Given problem |
Present the lines from the one containing "At what distance from" through the one containing "9.17 metres" as a Markdown table with the columns No. and Line. Number each line in order and skip blank lines.

Records for processing |
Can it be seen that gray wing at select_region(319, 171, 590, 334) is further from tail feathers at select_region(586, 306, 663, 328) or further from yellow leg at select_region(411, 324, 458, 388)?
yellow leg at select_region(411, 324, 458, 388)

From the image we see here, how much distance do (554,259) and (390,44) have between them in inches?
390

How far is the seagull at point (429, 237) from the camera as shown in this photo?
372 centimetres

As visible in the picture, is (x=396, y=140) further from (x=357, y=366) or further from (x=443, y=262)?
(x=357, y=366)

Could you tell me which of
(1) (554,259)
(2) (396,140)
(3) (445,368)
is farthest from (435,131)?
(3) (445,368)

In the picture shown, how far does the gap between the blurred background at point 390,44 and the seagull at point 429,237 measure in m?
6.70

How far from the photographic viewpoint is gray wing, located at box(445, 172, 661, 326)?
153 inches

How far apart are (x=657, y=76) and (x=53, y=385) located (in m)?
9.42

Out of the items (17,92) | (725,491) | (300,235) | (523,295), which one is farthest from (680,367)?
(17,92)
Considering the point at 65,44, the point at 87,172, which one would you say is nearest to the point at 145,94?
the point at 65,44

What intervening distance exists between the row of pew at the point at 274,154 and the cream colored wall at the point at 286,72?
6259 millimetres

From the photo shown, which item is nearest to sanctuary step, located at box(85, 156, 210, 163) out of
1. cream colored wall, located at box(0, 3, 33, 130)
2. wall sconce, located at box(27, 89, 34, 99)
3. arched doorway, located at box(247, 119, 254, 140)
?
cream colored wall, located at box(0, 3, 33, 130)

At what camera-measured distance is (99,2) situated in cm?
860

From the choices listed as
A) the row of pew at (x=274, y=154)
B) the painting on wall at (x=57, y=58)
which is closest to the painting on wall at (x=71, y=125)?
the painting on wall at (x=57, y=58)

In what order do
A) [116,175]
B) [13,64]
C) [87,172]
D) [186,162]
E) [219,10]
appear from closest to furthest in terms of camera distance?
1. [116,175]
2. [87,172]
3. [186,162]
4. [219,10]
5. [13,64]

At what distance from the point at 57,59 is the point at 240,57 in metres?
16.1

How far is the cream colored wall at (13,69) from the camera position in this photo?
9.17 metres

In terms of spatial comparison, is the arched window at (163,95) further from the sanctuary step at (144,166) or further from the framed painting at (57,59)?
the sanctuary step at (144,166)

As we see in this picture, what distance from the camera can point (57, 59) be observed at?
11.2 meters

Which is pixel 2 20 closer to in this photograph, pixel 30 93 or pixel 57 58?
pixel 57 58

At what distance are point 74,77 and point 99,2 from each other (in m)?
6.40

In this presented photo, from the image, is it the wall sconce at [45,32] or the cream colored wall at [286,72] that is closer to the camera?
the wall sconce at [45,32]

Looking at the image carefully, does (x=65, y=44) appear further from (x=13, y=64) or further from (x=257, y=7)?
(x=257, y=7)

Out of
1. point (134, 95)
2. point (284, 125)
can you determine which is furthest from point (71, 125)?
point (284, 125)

Task output |
| No. | Line |
|---|---|
| 1 | At what distance from the point at 57,59 is the point at 240,57 in metres? |
| 2 | 16.1 |
| 3 | How far is the cream colored wall at (13,69) from the camera position in this photo? |
| 4 | 9.17 metres |